• DIRECTIONS FOR THIS TASK
Please output the stretch from the line containing "At what depth" through the end of the rows as a Markdown table with the columns No and Line, numbering each line and leaving out blank ones.

═══ GIVEN DATA

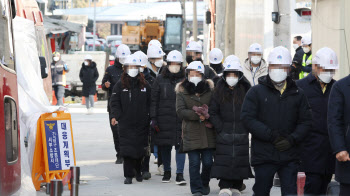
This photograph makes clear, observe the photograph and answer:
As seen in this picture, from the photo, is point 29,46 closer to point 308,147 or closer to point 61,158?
point 61,158

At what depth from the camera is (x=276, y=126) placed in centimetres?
870

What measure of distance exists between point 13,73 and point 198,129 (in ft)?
10.3

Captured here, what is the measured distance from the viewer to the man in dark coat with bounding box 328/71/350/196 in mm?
7914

══════

• TASK RESULT
| No | Line |
|---|---|
| 1 | At what depth from the camera is (x=276, y=126) placed in centimetres? |
| 2 | 870 |
| 3 | What measure of distance exists between point 13,73 and point 198,129 (in ft)? |
| 4 | 10.3 |
| 5 | Captured here, what is the measured distance from the viewer to the man in dark coat with bounding box 328/71/350/196 in mm? |
| 6 | 7914 |